A module is a JSON descriptor for a task you’d otherwise build by hand. The Home page’s Modules panel shows them side-by-side with a chip indicating type:

  • Green chip — onchain module (mint, claim, etc.).
  • Blue chip — social module (signup form, quest submission).

Click any module’s Create Tasks button to open the Build dialog pre-filled with the module’s settings. You still pick the wallet group (onchain) or account group (social).

Why modules exist

For repeated drops on the same launchpad (e.g., a new collection on a known contract pattern), or for sites the community has reverse-engineered the API for, the team publishes a module so you don’t redo the recon yourself.
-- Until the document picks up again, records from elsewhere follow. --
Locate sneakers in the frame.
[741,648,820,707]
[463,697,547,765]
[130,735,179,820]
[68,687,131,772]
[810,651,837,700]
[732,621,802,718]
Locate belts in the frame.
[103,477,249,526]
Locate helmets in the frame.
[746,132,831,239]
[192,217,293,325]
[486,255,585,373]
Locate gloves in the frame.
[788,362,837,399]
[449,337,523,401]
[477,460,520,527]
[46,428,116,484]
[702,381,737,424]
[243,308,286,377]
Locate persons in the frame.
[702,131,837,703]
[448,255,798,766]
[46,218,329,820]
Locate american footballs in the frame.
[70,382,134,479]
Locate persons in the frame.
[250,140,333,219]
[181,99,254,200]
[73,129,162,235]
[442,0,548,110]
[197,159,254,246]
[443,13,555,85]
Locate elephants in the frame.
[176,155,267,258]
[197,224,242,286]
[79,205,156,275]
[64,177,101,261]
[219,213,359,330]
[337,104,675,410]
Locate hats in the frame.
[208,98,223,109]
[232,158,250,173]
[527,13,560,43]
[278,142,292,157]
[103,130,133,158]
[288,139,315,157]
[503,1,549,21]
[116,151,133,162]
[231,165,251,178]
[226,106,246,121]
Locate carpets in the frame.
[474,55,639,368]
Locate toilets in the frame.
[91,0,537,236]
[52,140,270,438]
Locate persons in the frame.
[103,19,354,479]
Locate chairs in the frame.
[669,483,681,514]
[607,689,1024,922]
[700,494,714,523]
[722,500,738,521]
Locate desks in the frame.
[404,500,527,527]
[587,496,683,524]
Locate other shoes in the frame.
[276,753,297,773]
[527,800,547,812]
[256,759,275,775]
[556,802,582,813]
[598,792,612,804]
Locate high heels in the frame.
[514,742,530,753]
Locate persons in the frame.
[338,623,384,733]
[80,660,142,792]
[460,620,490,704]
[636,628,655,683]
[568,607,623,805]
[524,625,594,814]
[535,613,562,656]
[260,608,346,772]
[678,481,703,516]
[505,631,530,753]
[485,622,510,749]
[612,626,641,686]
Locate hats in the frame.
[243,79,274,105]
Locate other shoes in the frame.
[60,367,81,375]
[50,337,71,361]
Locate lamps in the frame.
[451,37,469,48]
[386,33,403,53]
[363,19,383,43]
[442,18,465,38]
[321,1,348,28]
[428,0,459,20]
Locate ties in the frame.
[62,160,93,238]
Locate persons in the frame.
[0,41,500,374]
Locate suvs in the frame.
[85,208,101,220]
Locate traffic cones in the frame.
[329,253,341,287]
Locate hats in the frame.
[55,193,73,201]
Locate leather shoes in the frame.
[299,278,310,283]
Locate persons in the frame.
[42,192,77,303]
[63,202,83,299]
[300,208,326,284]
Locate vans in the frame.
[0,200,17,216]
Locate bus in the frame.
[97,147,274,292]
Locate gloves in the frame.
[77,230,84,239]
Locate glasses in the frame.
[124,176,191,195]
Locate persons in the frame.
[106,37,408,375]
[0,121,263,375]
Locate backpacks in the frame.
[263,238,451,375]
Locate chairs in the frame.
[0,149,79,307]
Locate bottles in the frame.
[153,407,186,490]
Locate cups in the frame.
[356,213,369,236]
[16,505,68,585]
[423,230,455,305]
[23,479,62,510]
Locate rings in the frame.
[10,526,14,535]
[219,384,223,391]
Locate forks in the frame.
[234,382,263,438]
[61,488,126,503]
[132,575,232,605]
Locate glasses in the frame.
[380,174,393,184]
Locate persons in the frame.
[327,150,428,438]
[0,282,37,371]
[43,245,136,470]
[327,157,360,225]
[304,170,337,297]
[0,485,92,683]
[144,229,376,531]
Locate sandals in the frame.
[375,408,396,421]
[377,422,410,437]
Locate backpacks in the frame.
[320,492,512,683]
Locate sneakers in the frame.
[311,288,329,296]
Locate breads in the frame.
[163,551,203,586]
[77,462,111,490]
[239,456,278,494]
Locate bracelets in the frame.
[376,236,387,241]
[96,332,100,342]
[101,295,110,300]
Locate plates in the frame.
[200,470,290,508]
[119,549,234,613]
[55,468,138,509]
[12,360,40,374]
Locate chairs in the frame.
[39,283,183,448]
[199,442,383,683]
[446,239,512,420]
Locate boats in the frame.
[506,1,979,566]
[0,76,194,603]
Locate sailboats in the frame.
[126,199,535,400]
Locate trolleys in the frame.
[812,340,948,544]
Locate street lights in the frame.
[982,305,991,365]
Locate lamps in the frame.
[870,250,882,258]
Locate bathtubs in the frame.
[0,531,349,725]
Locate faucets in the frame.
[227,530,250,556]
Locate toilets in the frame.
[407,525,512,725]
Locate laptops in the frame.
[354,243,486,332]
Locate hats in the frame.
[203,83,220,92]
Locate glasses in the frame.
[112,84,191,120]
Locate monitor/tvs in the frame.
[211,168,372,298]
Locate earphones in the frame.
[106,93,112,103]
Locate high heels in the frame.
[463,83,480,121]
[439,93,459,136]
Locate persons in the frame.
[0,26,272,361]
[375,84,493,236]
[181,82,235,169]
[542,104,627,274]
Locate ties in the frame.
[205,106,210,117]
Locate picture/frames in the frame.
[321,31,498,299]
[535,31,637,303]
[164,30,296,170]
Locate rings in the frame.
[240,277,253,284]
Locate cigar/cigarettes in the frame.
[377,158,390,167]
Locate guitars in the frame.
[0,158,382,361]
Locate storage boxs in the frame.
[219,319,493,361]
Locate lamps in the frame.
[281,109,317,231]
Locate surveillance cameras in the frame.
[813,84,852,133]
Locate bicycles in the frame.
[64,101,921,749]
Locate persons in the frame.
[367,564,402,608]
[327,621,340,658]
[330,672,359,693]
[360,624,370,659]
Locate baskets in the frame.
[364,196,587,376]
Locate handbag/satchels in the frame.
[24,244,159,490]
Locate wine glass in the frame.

Modules update from the license-worker on app launch — there’s no manual sync. If a contract pattern changes, the module is updated server-side and the next launch picks it up.

Where they come from

The license-worker at license.zyper.app serves:

  • GET /v1/modules — onchain templates.
  • GET /v1/social-modules — off-chain templates.

The app fetches both on launch and caches them. There’s no client-side editing — modules are read-only from the desktop side.

Pinning vs badging

The admin dashboard can mark modules as:

  • Pinned — sticky at the top of the Modules panel on Home.
  • Badged — a small label like new, live, or popular.

These are pure UI affordances. Functionally a pinned module behaves identically to an unpinned one.

When to use vs build from scratch

Use the moduleBuild from scratch
Module description matches your drop exactly.Slight variant (different mint price, different qty).
You haven’t done this contract before.You’ve already optimized the args yourself.
Social site has a published module.Site changed since the module was published.

Hitting Create Tasks on a module copies the descriptor into a regular task, so you can override fields if you need to deviate.